Later in the day, the Chinese broke into the city, but the Americans still fought with bitter tenacity. They used the concrete buildings, firing from rooftops and windows. The tactic took a grim toll on the Chinese, until finally the remaining T-66s clanked into battle.

So far, they had been kept in reserve. Now an approach had been cleared to the city and the monstrous, tri-turreted tanks moved in. Previous shells and near-miss rockets throughout the weeks had scarred each. From captured enemy soldiers, American Military Intelligence—and then Stan—had learned that many T-66s had received emergency repairs. An entire Chinese Army regiment had been shipped to Alaska, forty units of the once experimental tank. Like most such tanks, there had been teething problems only discovered in the heat of battle. Weeks of war had brought wear and tear, and that had caused many mechanical breakdowns. Day and night, the mechanics had slaved in order to fix the problems.

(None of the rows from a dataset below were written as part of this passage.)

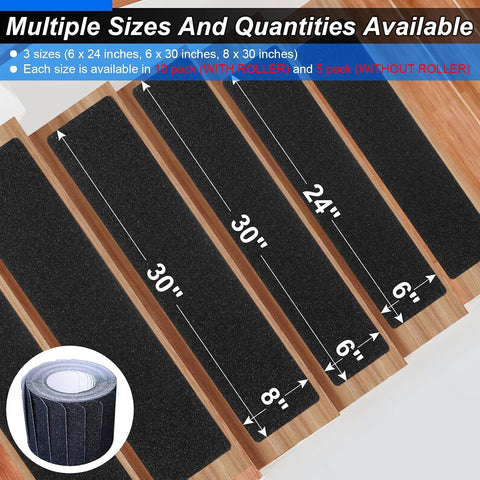 SMILOOL Outdoor Stair Treads Non-Slip Step Strips for Wooden Steps 10 Pack 6” x 30” Anti Slip Grip Tape Precut for Outside Stairs, Non Skid Stair Tread Mats Weather Resistant for Outdoors, Black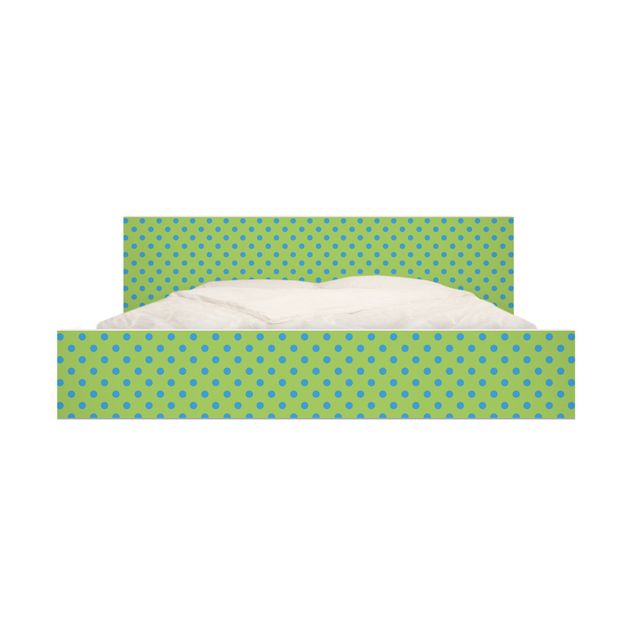 Adhesive film for furniture IKEA - Malm bed 160x200cm - No.DS92 Dot Design Girly Green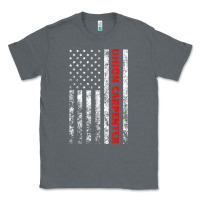 Charcoal Heather Union Carpenter With A Vintage American Flag For Fans Classic Tee - ArtMosaic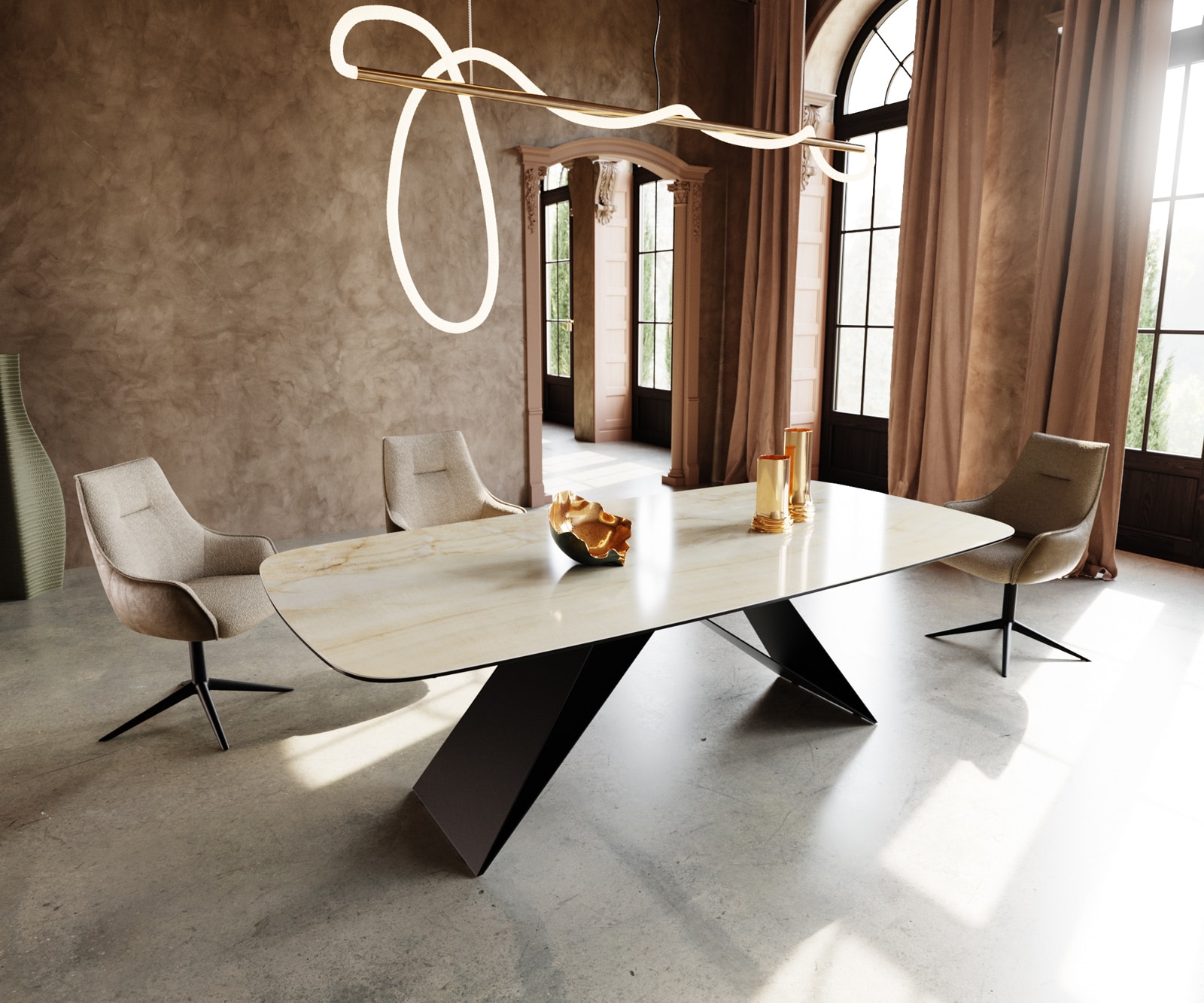 DELIFE Esstisch Edge Boot 240x120 Keramik Iris FMG Onice Oro V-Gestell Flachstahl Schwarz, Esstische Image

It was late in the campaign and after a grim arctic storm. Now, fifteen of the big tanks clanked to add their weight to the Chinese assault. That fifteen came was a testament to Chinese technological effort and hard work.

Fifteen monster tanks used together in close coordination began to blow apart the concrete buildings. American ATGMs scored hits, but no kills. Any Army Rangers trying to crawl near with land mines received a hail of gunfire. The Chinese moved deeper into the city.

* * *

“Are you ready?” Major Philips asked Stan.

During one of the lulls, Stan had made it back to his tanks. Now, several blocks ahead, the fighting was intense. Back here in the financial district, Stan’s three Abrams waited beside five smaller Strykers. Three of the Strykers were armed with grenade launchers. The last two had TOW2 ATGMs.

Stan had expected to work with Ramos, but Philips had informed him the brigadier general was presently engaged elsewhere.

Stan hated the T-66s, but he had tasted greater victory against them than anyone else in Alaska still living. “I don’t know about ready,” he said, “but I’ll fight.”

“You won’t fight alone,” a man said.

Stan turned, and he blinked in surprise. It was Sergeant Jackson of the Anchorage Police Department. The police officer wore durasteel body-armor with a combat helmet. An assault rifle was slung on his shoulder.

“What’s going on?” asked Stan. “What are you doing here?”

“The same thing as you,” Jackson said. “I’m fighting for my home.”

“The police are trained at riot control,” Philips said. “It means they’re trained in group action. That should make them better at this than just a group of Alaskans picking up their hunting rifles and taking potshots at the enemy.”

“I know you and I have had our differences,” Jackson said. “That’s over now. We let your dad go along with others. He immediately volunteered.”

“Volunteered for what?” Stan asked.

“It was Ramos’s idea,” Philips said. “He spoke last night with General Sims. Afterward, Ramos asked for volunteers among his surviving crews and Militiamen. There weren’t enough. So he went to the jail looking for others. The brigadier general is taking a makeshift ferry and crossing over to Hope.”

“Why do that?” asked Stan.

“Both Sims and Ramos agreed that a behind-the-lines raid might hurt the enemy supply situation enough to slow him down,” Philips said. “At this point, anything is worth a try. I also think Ramos went because he hates city fighting and much prefers to maneuver against the enemy.”